[Your objective]: Could you copy out, word for word, the data from the line containing "What distance do" through the end of the data, both ends included?
>> START Task material
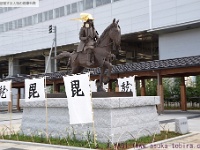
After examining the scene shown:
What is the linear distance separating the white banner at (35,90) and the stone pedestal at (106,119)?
1.71 ft

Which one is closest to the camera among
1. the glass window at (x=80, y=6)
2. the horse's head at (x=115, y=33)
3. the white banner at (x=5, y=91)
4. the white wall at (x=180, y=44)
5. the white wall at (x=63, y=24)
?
the horse's head at (x=115, y=33)

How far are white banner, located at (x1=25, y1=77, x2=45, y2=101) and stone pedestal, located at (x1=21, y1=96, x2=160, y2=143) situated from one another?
1.71 ft

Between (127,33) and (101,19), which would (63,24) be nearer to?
(101,19)

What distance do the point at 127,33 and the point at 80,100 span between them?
88.4 ft

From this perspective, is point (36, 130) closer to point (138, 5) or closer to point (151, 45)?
point (138, 5)

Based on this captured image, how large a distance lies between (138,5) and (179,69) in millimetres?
13225

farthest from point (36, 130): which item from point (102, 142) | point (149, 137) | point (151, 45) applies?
point (151, 45)

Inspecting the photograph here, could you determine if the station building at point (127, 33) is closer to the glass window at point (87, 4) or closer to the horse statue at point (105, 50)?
the glass window at point (87, 4)

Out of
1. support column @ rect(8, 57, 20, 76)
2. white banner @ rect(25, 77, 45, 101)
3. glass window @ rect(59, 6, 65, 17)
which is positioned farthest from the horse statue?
support column @ rect(8, 57, 20, 76)

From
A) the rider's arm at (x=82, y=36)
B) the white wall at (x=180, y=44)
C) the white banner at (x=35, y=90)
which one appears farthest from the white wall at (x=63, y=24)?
the white banner at (x=35, y=90)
>> END Task material
[Full answer]:
What distance do the point at 127,33 and the point at 80,100 span between them?
88.4 ft

From this perspective, is point (36, 130) closer to point (138, 5) or closer to point (151, 45)?
point (138, 5)

Based on this captured image, how large a distance lies between (138,5) and (179,69) in millimetres?
13225

farthest from point (36, 130): which item from point (102, 142) | point (149, 137) | point (151, 45) applies?
point (151, 45)

Inspecting the photograph here, could you determine if the station building at point (127, 33) is closer to the glass window at point (87, 4) or closer to the horse statue at point (105, 50)?
the glass window at point (87, 4)

Out of
1. support column @ rect(8, 57, 20, 76)
2. white banner @ rect(25, 77, 45, 101)
3. glass window @ rect(59, 6, 65, 17)
which is positioned farthest from the horse statue?
support column @ rect(8, 57, 20, 76)

From
A) the rider's arm at (x=82, y=36)
B) the white wall at (x=180, y=44)
C) the white banner at (x=35, y=90)
which one appears farthest from the white wall at (x=63, y=24)?
the white banner at (x=35, y=90)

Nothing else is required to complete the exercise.